Protestors Call On News-Gazette To Add Women To Editorial Board After Controversial Cartoon
Upwards of 100 people gathered for a rally outside of the News-Gazette building Monday afternoon after the paper published a controversial editorial cartoon last week that rally organizers say mocked the "#MeToo" movement.
The syndicated cartoon titled, “Teen Angst in the Era of #Me Too,” ran Sept. 25 in the Champaign paper’s opinion pages. The drawing shows two teenagers in a car, with a thought bubble over the boy’s head expressing worry that he shouldn’t make an advance toward the girl because it could come back to haunt him in 30 years. A thought bubble written above the girl’s head says, “Doesn’t he like me?… What’s wrong with boys these days?”
State Rep. Carol Ammons, D-Urbana, said after the rally, which took place on the sidewalk in front of the News-Gazette’s office in downtown Champaign, that the cartoon sent the wrong message to young men about harassment.
“What about the impact on women?” Ammons said. “What about the message to boys that sends that ‘well, it’s okay to do these things, but don’t have any baggage later that may come back to bite you.’”
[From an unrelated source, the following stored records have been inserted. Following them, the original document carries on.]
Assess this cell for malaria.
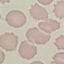

Uninfected.

Summary:
  - Image type: cell patch, automatically extracted from a larger field of view and resized to 64 × 64 pixels
  - Preparation: thin blood smear
  - Capture: smartphone through the microscope eyepiece
  - Stain: Giemsa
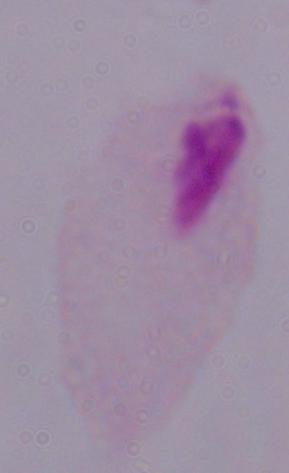
identification = trichomonad
modality = micrograph
magnification = 1000x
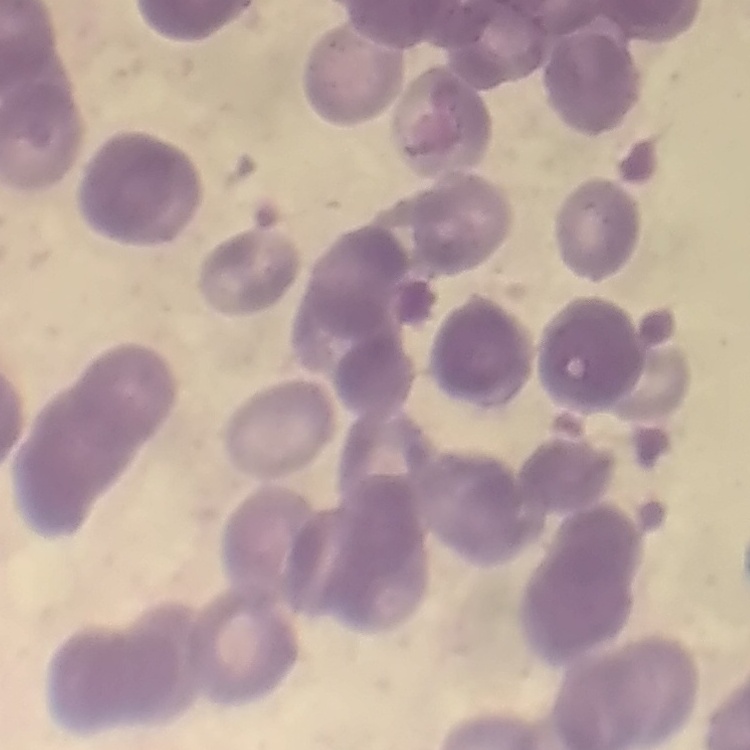

erythrocyte morphology = rouleaux formation
image type = one tile cut from a larger photomicrograph
stain = Field's or Giemsa
preparation = thin blood smear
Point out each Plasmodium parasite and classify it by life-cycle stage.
The Champaign County Democrats recently decided not to participate in a debate co-sponsored by the News-Gazette over the paper's decision to run the cartoon. Speaking at the rally, Ammons and Democratic County Board candidates, including Tanisha King-Taylor and Mike Ingram, called on the News-Gazette to add women to its all-male editorial board, which they said could have prevented the publication of the cartoon.
“More female representation in the editorial boardroom would have helped somebody realize that this was going to be one of the most insensitive things that the News-Gazette can run,” Ammons said.
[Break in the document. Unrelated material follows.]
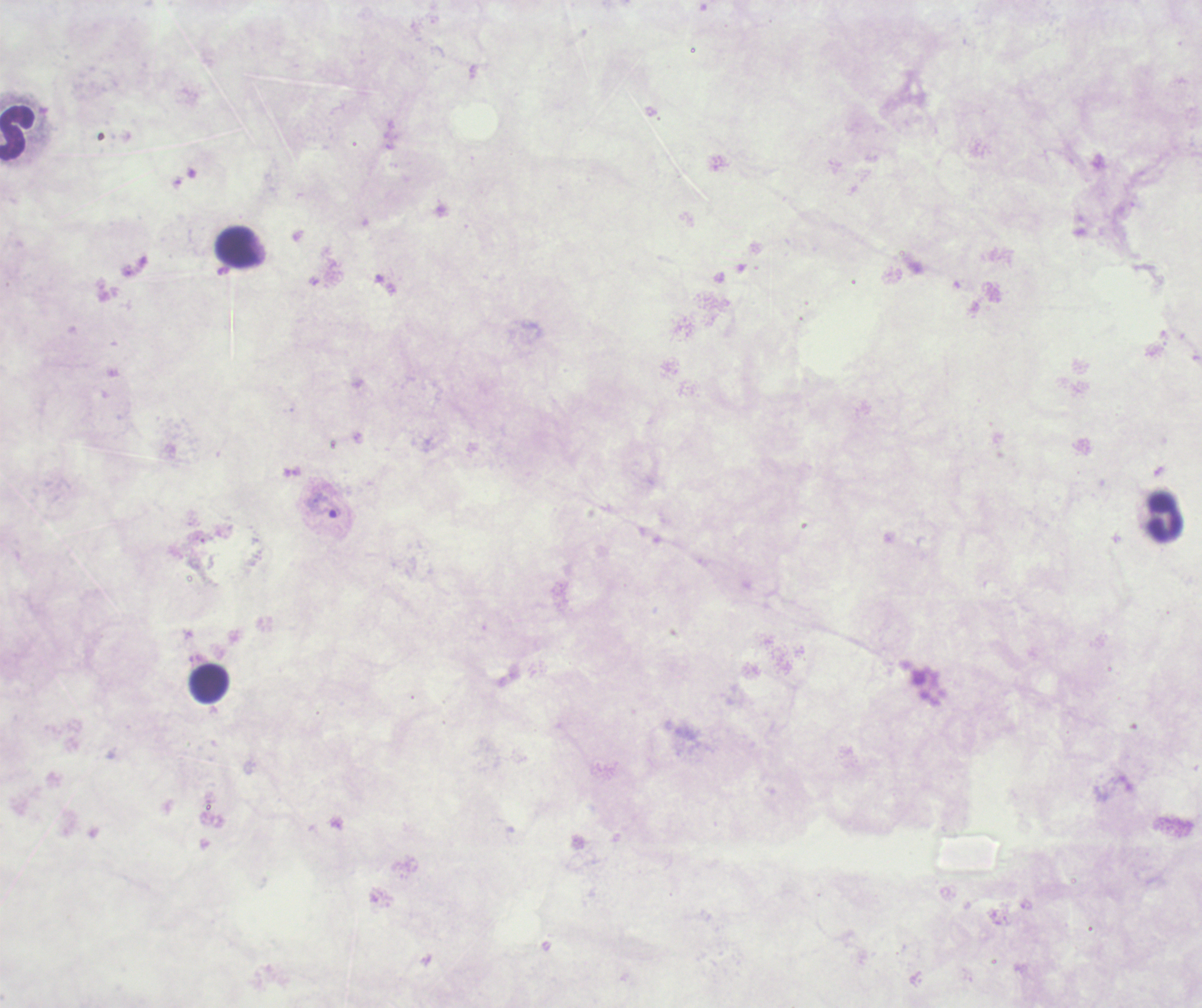

Approximate object centers, in pixels from the top-left corner.
Trophozoites: (x=324, y=506).
No schizont or gametocyte forms observed.

Approximate object centers, in pixels from the top-left corner. Leukocyte locations: (x=17, y=133), (x=238, y=248), (x=1166, y=517), (x=209, y=683). One field from this slide. Previously used in an actual diagnosis. Background quality: poor. Thick smear of blood. Coloration quality: bad. Romanowsky stain. Image is 1202×1008 pixels. Captured at 100x magnification.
Monday’s rally coincided with the recent release of a report by the Anti-Harassment Equality & Access Panel, which Ammons is part of, along with State Comptroller Susana Mendoza and state Sen. Melinda Bush, D-Grayslake. The report was compiled after months of interviews with women in politics, and outlines recommendations for party leaders and campaigns to adopt to prevent a culture that allows sexual harassment to take place.
News-Gazette CEO John Reed wrote in a column last week that the paper displayed an “unintentional lack of sensitivity” in publishing the cartoon. He wrote that it sparked a dialogue within the company. The paper also published a letter written by the cartoon’s artist, Robert Ariail, on Sept. 27. In the letter, Ariail writes that he intended the cartoon to be a “a commentary on modern life and the chilling effects surrounding the #MeToo movement and more specifically, the Kavanaugh hearings.” He added that the cartoon was misinterpreted, and that for that reason he “failed in communicating” his idea.